Take the line containing "At what distance, measured" and every line after it to the end of the records, and copy them exactly, leaving out pictures.

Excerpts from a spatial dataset
--- begin ---

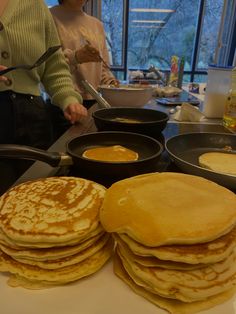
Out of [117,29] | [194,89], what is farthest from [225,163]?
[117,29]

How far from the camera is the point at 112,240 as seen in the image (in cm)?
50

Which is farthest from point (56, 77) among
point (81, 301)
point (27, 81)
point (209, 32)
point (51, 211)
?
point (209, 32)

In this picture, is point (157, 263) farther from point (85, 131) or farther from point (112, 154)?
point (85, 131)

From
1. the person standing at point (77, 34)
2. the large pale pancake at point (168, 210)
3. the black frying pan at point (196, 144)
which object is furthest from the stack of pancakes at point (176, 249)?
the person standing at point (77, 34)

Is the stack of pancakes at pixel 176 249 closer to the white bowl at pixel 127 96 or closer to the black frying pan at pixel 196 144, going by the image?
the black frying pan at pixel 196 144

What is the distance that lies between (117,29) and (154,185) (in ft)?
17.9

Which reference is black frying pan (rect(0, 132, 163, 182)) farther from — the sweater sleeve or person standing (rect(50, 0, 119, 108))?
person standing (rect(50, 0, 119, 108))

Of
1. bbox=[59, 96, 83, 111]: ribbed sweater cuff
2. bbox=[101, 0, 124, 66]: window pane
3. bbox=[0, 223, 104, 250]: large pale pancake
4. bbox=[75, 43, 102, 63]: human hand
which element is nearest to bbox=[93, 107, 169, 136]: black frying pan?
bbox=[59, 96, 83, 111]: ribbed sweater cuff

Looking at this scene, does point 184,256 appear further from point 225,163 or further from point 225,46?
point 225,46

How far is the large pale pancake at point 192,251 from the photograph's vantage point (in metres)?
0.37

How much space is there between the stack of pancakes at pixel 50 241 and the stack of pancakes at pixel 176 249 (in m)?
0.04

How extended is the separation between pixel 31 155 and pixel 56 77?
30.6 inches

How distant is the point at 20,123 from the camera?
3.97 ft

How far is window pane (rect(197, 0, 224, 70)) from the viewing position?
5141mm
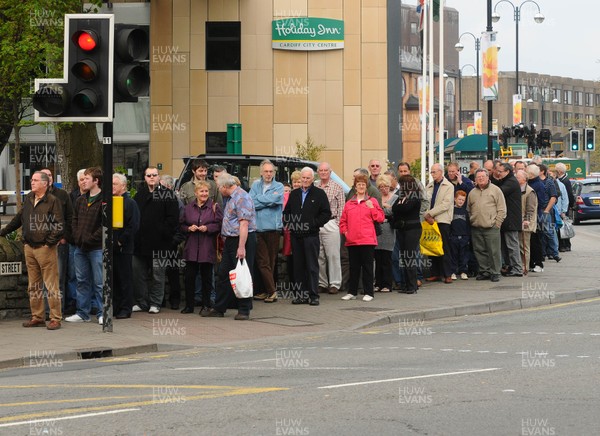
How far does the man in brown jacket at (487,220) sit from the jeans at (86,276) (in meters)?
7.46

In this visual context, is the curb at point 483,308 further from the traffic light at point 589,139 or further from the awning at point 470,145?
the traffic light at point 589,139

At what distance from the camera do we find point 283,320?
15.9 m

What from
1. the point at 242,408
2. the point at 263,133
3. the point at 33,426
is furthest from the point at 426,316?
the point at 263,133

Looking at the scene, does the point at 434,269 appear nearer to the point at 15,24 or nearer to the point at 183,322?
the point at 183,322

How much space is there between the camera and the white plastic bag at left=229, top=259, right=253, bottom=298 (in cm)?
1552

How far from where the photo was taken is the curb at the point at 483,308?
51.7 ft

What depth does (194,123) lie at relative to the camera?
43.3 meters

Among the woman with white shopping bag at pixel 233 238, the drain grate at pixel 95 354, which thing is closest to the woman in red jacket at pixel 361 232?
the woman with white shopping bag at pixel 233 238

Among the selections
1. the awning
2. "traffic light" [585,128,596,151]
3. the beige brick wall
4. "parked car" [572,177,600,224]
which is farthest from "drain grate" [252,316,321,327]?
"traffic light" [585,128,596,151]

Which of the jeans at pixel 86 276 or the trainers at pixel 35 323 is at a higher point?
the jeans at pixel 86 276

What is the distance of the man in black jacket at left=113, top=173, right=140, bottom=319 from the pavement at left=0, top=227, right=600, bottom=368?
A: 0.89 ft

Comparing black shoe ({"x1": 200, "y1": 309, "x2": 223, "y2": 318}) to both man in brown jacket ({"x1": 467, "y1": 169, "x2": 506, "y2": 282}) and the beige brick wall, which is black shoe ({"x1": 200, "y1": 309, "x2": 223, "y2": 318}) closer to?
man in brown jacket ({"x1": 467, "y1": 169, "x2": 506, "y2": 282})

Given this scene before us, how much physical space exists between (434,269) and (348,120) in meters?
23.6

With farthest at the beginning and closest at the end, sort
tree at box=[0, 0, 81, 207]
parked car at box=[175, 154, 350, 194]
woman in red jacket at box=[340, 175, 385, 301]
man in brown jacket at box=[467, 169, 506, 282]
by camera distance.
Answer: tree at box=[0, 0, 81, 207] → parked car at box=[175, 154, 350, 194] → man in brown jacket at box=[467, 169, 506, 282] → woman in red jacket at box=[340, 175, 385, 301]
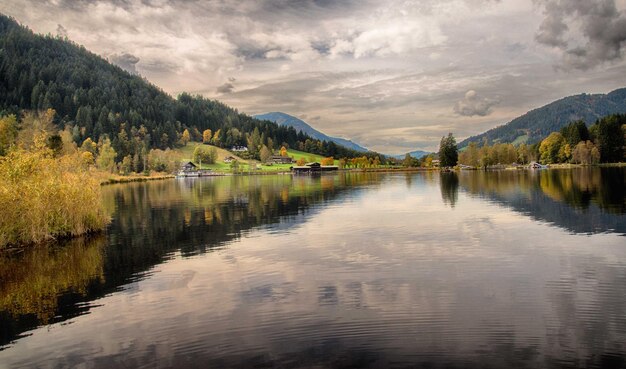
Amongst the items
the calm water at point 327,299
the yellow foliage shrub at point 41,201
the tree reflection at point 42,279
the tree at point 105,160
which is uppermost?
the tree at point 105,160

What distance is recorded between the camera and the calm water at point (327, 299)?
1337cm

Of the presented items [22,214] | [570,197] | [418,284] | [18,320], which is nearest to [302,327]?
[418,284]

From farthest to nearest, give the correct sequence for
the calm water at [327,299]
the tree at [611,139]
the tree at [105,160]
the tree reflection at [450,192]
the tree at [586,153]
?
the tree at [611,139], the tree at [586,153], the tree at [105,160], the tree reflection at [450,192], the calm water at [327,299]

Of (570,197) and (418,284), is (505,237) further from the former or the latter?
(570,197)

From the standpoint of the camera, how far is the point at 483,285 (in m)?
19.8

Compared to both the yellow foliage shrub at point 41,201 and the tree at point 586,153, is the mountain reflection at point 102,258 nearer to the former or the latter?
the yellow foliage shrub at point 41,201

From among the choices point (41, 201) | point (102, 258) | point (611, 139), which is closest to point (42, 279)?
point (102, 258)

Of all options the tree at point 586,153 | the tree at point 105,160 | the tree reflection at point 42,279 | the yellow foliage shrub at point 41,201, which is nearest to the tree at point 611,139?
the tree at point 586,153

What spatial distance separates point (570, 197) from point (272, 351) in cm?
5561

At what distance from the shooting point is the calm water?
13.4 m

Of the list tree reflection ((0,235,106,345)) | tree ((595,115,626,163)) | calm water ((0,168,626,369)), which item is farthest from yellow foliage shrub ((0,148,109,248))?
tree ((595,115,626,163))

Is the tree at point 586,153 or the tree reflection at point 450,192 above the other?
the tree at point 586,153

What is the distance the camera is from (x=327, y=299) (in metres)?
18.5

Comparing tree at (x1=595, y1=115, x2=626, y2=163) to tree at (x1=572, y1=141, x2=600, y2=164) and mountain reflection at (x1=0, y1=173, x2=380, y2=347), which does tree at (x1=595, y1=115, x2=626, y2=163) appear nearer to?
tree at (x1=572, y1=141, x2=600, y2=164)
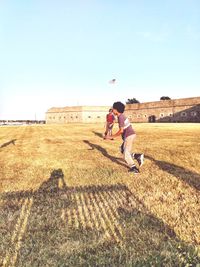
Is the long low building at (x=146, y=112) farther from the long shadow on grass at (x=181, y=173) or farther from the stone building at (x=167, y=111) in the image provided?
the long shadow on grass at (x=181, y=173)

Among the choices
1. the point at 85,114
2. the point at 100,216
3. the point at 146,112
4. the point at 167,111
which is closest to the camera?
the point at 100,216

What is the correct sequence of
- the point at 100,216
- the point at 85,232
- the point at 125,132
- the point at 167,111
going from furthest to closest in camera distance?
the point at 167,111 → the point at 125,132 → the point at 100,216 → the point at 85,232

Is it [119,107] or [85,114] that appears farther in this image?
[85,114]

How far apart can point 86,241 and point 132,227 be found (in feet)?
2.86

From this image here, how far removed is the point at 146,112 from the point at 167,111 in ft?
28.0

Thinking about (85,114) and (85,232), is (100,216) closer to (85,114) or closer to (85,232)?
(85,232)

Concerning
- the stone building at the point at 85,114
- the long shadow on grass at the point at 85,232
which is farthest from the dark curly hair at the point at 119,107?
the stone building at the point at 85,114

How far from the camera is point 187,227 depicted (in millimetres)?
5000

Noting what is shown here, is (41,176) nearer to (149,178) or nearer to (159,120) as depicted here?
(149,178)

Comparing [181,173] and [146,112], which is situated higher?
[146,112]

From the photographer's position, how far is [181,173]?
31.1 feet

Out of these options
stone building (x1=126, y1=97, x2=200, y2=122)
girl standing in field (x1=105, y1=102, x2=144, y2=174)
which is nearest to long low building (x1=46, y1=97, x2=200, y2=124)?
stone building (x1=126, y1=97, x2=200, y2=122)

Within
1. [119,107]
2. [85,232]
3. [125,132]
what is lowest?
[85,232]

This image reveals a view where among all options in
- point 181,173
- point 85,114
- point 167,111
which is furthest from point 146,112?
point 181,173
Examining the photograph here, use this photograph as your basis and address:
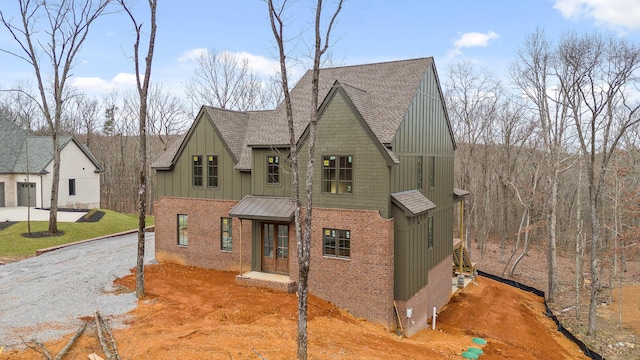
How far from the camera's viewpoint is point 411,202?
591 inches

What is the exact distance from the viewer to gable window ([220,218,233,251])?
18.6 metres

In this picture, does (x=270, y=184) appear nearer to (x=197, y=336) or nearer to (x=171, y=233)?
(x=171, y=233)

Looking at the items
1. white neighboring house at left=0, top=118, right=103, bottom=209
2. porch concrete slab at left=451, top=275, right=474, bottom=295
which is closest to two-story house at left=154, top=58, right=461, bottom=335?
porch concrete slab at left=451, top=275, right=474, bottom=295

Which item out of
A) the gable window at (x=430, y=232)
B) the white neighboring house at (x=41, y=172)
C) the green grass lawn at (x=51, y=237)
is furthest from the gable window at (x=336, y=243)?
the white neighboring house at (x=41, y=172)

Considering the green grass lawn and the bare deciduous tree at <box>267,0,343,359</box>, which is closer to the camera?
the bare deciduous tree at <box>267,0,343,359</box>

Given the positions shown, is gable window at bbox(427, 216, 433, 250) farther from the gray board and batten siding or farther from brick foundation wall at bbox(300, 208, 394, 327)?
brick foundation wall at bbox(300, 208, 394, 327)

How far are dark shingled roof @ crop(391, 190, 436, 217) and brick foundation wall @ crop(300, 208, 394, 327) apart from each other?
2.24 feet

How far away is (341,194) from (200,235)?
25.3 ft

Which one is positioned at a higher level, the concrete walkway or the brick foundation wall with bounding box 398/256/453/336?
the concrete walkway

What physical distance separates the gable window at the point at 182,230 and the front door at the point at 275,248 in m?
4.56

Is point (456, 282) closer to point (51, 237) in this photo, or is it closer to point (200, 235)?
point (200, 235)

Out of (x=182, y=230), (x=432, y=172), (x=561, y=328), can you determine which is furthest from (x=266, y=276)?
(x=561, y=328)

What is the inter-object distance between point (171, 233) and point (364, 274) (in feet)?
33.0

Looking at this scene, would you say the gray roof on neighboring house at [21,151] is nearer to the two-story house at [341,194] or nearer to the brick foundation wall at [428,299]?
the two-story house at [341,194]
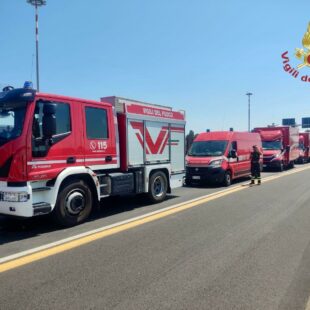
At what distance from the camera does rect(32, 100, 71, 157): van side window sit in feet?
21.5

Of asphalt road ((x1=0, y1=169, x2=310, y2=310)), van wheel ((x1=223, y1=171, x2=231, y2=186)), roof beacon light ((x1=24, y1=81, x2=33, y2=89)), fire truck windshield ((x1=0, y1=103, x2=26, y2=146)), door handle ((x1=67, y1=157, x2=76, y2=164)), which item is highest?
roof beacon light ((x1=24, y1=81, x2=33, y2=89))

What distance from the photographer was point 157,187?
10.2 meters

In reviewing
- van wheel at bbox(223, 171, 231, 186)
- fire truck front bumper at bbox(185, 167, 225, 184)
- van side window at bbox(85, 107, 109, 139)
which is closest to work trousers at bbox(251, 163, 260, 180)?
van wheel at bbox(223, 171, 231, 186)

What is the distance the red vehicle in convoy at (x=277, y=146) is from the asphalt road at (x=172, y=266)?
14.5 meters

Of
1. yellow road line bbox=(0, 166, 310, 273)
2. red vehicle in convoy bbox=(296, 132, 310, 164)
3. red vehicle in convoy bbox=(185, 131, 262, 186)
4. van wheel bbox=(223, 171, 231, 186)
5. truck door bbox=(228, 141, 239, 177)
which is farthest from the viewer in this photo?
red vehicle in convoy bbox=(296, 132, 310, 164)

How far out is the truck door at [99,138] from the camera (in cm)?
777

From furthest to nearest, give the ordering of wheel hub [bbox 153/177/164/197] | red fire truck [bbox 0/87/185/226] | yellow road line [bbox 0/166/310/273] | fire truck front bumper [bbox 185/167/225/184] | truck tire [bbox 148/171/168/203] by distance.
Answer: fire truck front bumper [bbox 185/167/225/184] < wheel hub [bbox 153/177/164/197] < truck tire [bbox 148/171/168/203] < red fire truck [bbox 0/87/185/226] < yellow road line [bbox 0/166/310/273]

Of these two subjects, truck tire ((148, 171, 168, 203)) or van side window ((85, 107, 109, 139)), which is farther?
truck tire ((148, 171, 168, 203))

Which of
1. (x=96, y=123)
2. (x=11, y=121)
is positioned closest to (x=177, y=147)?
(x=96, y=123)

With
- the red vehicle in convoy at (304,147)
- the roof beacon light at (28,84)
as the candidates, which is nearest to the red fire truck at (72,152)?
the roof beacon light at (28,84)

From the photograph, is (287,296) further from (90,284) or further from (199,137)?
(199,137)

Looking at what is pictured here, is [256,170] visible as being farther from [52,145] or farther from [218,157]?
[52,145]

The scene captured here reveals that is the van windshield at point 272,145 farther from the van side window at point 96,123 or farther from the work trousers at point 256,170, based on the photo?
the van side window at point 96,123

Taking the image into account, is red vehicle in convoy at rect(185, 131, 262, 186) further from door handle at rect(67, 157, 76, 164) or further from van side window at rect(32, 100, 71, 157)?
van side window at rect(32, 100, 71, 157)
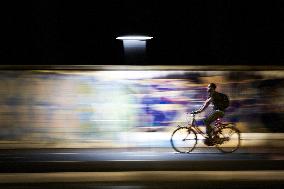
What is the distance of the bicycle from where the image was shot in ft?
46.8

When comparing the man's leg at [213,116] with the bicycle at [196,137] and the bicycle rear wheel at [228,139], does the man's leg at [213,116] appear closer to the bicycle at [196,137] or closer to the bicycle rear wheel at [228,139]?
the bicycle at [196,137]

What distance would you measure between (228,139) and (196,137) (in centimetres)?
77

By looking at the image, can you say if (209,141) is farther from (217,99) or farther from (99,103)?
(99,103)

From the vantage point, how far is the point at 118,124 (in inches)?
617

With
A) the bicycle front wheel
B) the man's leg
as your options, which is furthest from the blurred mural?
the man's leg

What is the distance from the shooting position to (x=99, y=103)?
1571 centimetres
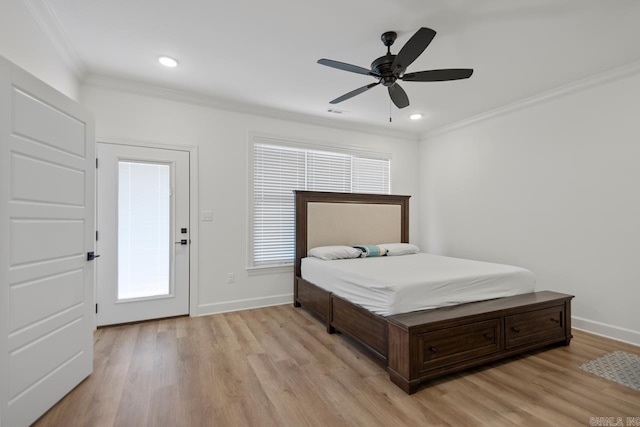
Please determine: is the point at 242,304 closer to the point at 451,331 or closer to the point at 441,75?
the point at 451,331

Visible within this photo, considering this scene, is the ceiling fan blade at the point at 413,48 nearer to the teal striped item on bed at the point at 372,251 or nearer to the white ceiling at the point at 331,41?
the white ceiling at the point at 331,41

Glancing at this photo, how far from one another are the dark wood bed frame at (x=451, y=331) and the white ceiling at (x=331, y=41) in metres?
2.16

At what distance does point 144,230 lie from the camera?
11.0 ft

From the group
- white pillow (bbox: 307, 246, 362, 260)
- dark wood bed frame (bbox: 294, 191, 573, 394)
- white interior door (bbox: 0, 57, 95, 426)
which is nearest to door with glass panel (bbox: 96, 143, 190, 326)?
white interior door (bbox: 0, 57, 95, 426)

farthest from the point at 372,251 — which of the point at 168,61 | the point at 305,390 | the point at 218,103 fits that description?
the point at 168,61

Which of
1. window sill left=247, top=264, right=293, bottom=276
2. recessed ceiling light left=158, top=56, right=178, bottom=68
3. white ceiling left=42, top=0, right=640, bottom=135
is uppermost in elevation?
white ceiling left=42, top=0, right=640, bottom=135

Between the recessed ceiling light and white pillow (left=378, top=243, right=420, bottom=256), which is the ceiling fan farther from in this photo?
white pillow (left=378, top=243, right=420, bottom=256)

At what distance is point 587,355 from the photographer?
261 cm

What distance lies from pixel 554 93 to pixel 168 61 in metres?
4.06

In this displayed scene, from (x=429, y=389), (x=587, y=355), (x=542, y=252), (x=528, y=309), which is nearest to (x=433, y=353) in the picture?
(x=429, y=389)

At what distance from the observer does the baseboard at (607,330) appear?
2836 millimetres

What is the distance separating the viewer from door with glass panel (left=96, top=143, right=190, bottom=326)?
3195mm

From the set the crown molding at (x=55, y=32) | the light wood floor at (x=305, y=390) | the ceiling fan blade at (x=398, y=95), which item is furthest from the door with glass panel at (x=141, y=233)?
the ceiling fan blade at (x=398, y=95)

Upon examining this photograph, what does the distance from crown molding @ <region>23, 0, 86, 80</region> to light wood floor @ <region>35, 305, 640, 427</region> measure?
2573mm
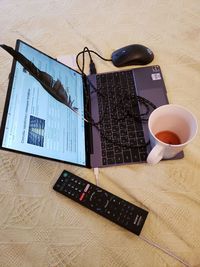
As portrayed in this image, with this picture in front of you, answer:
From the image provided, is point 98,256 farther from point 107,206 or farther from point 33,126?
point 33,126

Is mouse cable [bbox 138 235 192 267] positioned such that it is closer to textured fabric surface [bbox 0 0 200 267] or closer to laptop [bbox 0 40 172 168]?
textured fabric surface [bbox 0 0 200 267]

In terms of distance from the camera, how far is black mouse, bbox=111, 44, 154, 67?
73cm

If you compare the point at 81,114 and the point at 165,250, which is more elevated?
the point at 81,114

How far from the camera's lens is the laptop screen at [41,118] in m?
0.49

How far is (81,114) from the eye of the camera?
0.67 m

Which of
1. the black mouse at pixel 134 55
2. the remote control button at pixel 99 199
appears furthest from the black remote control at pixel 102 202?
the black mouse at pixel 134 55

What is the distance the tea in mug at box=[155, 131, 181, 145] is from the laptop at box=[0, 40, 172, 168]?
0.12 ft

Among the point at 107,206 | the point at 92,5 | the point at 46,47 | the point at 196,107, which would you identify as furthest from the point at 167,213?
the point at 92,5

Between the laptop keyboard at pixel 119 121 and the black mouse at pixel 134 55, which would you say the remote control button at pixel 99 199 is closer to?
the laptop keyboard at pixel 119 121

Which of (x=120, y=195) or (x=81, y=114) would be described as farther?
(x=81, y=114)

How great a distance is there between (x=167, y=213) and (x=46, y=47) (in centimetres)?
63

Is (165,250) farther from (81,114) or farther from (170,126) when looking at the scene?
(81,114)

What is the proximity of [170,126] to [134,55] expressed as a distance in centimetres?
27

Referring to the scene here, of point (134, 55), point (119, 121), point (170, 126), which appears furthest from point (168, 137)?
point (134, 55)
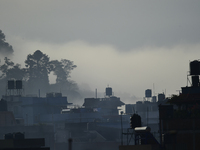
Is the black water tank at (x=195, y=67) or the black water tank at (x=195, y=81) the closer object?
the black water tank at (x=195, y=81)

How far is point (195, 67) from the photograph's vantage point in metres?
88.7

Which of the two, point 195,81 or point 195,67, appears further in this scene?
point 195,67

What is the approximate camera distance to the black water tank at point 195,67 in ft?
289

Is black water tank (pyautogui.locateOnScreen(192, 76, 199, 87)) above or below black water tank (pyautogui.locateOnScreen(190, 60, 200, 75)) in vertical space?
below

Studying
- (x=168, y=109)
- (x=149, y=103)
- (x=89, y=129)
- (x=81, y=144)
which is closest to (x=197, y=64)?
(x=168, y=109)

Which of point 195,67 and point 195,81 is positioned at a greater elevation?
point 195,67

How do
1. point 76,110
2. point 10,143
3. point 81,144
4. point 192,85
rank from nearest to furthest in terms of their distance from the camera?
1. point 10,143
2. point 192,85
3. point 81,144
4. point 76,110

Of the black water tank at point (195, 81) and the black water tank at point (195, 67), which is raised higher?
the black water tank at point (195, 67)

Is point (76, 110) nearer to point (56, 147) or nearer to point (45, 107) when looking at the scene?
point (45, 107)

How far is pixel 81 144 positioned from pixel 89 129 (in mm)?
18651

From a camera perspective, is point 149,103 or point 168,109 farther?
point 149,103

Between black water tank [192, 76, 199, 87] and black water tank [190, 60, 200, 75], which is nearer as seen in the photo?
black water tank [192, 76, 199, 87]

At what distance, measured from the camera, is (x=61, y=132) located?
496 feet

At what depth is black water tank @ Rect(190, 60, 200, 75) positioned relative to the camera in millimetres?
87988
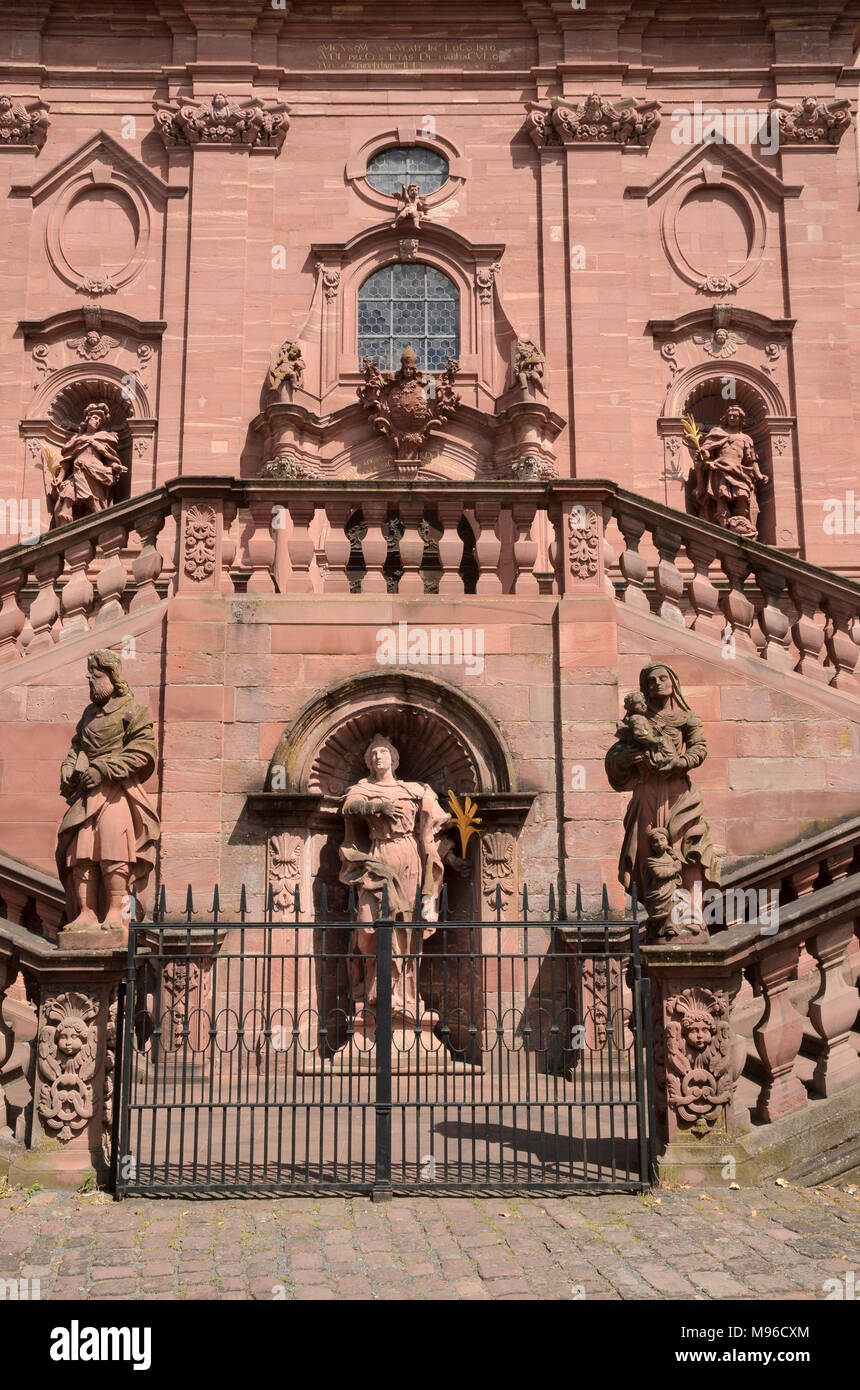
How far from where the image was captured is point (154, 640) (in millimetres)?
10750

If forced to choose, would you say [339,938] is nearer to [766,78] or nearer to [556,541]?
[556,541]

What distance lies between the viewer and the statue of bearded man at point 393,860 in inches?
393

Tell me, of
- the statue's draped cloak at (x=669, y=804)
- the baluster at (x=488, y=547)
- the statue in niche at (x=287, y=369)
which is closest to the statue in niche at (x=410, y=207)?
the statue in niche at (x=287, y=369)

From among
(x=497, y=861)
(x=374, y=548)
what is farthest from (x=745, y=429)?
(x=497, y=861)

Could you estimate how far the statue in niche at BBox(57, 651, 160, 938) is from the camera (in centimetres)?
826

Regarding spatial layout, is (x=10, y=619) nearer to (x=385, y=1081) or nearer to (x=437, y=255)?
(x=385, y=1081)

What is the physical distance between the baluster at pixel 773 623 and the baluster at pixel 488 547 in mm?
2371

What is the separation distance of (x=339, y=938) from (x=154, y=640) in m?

--- end ---

Written solution
At what distance, measured from the camera, is (x=61, y=132) located?
496 feet

At what depth is black water tank @ Rect(190, 60, 200, 75) positioned relative to the camera in millimetres?
87988
How far from where the image was captured is point (154, 640) (in millimetres)?
10750

If forced to choose, would you say [339,938] is nearer to [766,78] or nearer to [556,541]?
[556,541]

What distance lies between the viewer and the statue of bearded man at point 393,860 in inches?
393

Tell me, of
- the statue's draped cloak at (x=669, y=804)
- the baluster at (x=488, y=547)
- the statue in niche at (x=287, y=369)
which is closest to the statue in niche at (x=410, y=207)?
the statue in niche at (x=287, y=369)

From among
(x=497, y=861)
(x=374, y=548)
what is farthest from (x=745, y=429)?
(x=497, y=861)

Could you estimate how far the statue in niche at BBox(57, 651, 160, 938) is from the camera (in centimetres)?
826

Regarding spatial layout, is (x=10, y=619) nearer to (x=385, y=1081) or nearer to (x=437, y=255)?
(x=385, y=1081)

What is the physical distance between the baluster at pixel 773 623 and the baluster at pixel 488 547 in mm?
2371

What is the separation distance of (x=339, y=938) from (x=154, y=640) in m?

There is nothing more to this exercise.